Historical Background:

There is not too much information in the text of Ruth to determine a time or place where the story of Ruth originated. There are two possible options. The first option is that the story of Ruth was written during the reign of David or Solomon to justify God’s choice of King David even though his great-grandmother was a Moabite. The second option is very similar to the first, but the stakes are different, the text could likely have been compiled in the late 6th century BCE in the return. If it was compiled this late it could still be viewed as a defense of King David having a Moabite great-grandmother. The Jews returning to Jerusalem were extremely pressed by Ezra and other leaders not to sexually mix with other people groups. This is reflected in the prophet Hosea. If God didn’t want Jews to mix with other nations then why would he choose a man like King David who comes from a mixed family? The answer in the text of Ruth is that she, though originating from Moab, gave herself to faithfully being a part of Israel completely.
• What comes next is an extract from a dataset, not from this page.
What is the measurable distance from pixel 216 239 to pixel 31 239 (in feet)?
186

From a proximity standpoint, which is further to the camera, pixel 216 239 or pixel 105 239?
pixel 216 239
She did not bring her gods with her, nor did she teach her sons or daughters the idolatry of Moab.

 

Literary Synopsis:

Ruth is a love story, and like many love stories it begins in tragedy. Ruth’s husband has died, but not only him. His father and brother have also died, leaving Ruth, her mother-in-law, and sister-in-law alone in a hostile world. Ruth’s mother-in-law, Naomi, decides to return to her and her husband’s homeland of Israel, and so sends Ruth and her sister-in-law back to their Moabite families. The daughters-in-law protest, but Naomi states that God must be against her since he has created such suffering for her to endure,[1] implying that her daughters should not say near her. While Ruth’s sister-in-law relents to the order, Ruth refuses to depart her mother-in-law, declaring that her marriage had bound her to Naomi, Naomi’s people, and her people’s God.

Upon returning to her hometown of Bethlehem, Naomi renames herself “Mara”, which means bitter, because she is bitter over the emptiness God has brought to her life. Naomi sends Ruth to pick leftover grain from the harvest fields of a relative named Boaz. When Boaz learns of Ruth in his fields he enquires about who she is and hearing her story takes pity on her. He blesses Ruth for her loyalty to her husband’s people and God by choosing to leave her family and people (and most likely their gods) behind.[2] When Naomi hears of Boaz’s care for her and Ruth she praises God who has revealed he does not forsake his people.[3]

Naomi decides Ruth should marry Boaz along the custom of the kinsmen redeemer. This custom states that if a man dies the man’s closest relative has the right to claim the deceased man’s wife, to redeem her. She is being redeemed in a number of ways in the ancient world: from a life of shame for being husbandless, if she has no sons she may be given children by her new husband, and she will be provided for and protected by her new husband from needing to use her body as a means to provide for herself and, possibly, her children. This protected the families of Israel by ensuring women were protected and did not need to marry foreigners, and ensured that the children born to these widowed women were pureblooded children of the people of Israel.[4]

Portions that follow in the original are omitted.